Posted by: Anonymous | June 14, 2007 11:54 AM

Strange, all of a sudden, Mad dog Pearson aka cc aka Rl aka TDS "vanish". He lost his courage? And hence his voice?

Posted by: Anonymous | June 14, 2007 12:11 PM

How can a man like Pearson, with his complete detachment from reason and reality be an administative judge? Aren't there mental requirements for that job? What Agency would hire this nut? It would behoove that Agency to take a second look at this guy.

Posted by: Robert C. Raczynski | June 14, 2007 4:35 PM

How can a man like Pearson, with his complete detachment from reason and reality be an administative judge? Aren't there mental requirements for that job? What Agency would hire this nut? It would behoove that Agency to take a second look at this guy.

Posted by: Robert C. Raczynski | June 14, 2007 4:35 PM

After the "McDonalds hot coffee lady" and the man who sued the occupants of the house he robbed Im on the verge of losing all faith in our judicial system. A person who even thinks of trying to get 54 million dollars because of a pair of pants deserves to burn in hell. Im sorry but he's just a horrible person. And if the jury could be persuaded into thinking he deserves the money then they have to be the most idiotic and simple people of all time. Ill just let God take care of it in the end. He'll get whats coming to him.

Posted by: Lee Mainwaring | June 17, 2007 2:35 AM

I am not your Pearson fellow. Or cc. Or do you assume that he is the only person who would think that the legal system is arranged in such a way as to allow Pearson a chance of winning, no matter how small the award?

I assure you I am myself alone. For starters I am English. You may notice this from my spelling of certain words and my use of trousers instead of 'pants'. Is the verdict out yet? How wrong am I? Or was whoever was asking where I was engaging in pre-post-trial euphoria?

I said I would come back and eat my words. This still stands, but in the meantime I have nothing to add to my calm and valid points :P

Posted by: TDS | June 18, 2007 7:42 PM

TDS aka cc aka Pearson:

If anything you deserve credit for stubborness (note I did not say perseverance) but you failed all else.

Would I be surprised that you deliberately disguised (such as spelling)your posts to throw off readers.

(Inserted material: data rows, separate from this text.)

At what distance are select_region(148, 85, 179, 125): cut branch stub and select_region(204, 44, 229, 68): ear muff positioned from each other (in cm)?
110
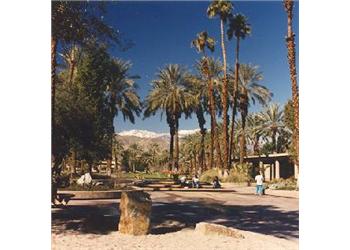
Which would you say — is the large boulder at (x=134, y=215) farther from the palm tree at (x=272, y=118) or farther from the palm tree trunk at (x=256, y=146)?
the palm tree trunk at (x=256, y=146)

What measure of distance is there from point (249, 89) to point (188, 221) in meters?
3.23

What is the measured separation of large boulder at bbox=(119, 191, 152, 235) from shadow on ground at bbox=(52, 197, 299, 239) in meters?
0.37

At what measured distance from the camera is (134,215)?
10.3m

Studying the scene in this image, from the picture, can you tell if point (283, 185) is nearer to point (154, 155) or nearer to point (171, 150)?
point (171, 150)

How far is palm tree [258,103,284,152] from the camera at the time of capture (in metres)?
11.3

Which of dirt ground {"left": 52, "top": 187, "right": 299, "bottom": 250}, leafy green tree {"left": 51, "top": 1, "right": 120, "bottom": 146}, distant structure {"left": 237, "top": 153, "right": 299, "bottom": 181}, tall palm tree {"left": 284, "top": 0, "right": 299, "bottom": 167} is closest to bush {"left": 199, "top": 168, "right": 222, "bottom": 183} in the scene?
dirt ground {"left": 52, "top": 187, "right": 299, "bottom": 250}

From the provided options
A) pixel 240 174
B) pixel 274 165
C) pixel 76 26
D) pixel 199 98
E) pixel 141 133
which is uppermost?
pixel 76 26

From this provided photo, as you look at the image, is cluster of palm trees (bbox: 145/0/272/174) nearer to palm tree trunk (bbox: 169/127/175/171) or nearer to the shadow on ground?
palm tree trunk (bbox: 169/127/175/171)

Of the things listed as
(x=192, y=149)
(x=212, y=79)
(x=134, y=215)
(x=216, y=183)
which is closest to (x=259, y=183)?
(x=216, y=183)

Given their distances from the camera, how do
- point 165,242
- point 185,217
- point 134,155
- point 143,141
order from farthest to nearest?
point 134,155
point 185,217
point 143,141
point 165,242

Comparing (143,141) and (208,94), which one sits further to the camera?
(208,94)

No.

You are that clown Pearson.

BTW. your words are idiotic and hollow. You will eat them (as you promised I hope) but that gives us no satisfaction. However, be man enough to do one thing for us: come back when the verdict is announced so that we can humiliate.

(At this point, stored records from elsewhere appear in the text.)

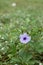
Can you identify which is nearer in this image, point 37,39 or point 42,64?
point 42,64

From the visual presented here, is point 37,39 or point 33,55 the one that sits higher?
point 37,39

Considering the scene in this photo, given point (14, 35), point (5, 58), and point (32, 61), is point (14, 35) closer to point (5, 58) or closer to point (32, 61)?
point (5, 58)

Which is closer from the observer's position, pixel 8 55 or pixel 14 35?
pixel 8 55

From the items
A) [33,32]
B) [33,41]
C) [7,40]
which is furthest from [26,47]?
[7,40]

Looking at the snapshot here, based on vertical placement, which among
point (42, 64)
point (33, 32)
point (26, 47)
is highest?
point (33, 32)

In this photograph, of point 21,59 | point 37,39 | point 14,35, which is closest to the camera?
point 21,59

Posted by: not foolled by tds | June 19, 2007 11:14 AM

TDS aka cc aka Pearson:

If anything you deserve credit for stubborness (note I did not say perseverance) but you failed all else.

Would I be surprised that you deliberately disguised (such as spelling)your posts to throw off readers. No.

You are that clown Pearson.

BTW. your words are idiotic and hollow. You will eat them (as you promised I hope) but that gives us no satisfaction. However, be man enough to do one thing for us: come back when the verdict is announced so that we can humiliate.

Posted by: not foolled by tds | June 19, 2007 11:18 AM

When is the verdict going to be read?

Posted by: DisbarPearson | June 19, 2007 4:01 PM

I am here. I am in London. How can I prove to you that I am not Pearson? Would you like a photo? If you name a phrase I will take a picture of my face and me holding the phrase. How would that be? Would you then be prepared to eat your words too?

Posted by: TDS | June 19, 2007 9:06 PM

P.S. I am willing to bet that you are more wrong about my identity than I am about the case :)

Posted by: TDS | June 19, 2007 9:08 PM

I have noticed that people who side with this blood sucking leech has in prior incident have had a run in with other Korean business person without "satisfaction". I have to wonder how racist one person has to be to keep a score of th behaviours of Koreans and other ethnicities on daily basis...and to be that upst to ruin a family's life to "satisfy" another's spite? I want to know where these guys live and pictures so that I can stay far away from I have to wonder what will this guy sue for if something truely bad happened to him?

Posted by: luke0701 | June 22, 2007 6:39 PM

Has the verdict been reached? What happened?

Also, yes, the evidence presented did seem to be on the racist side. Not a good thing at all.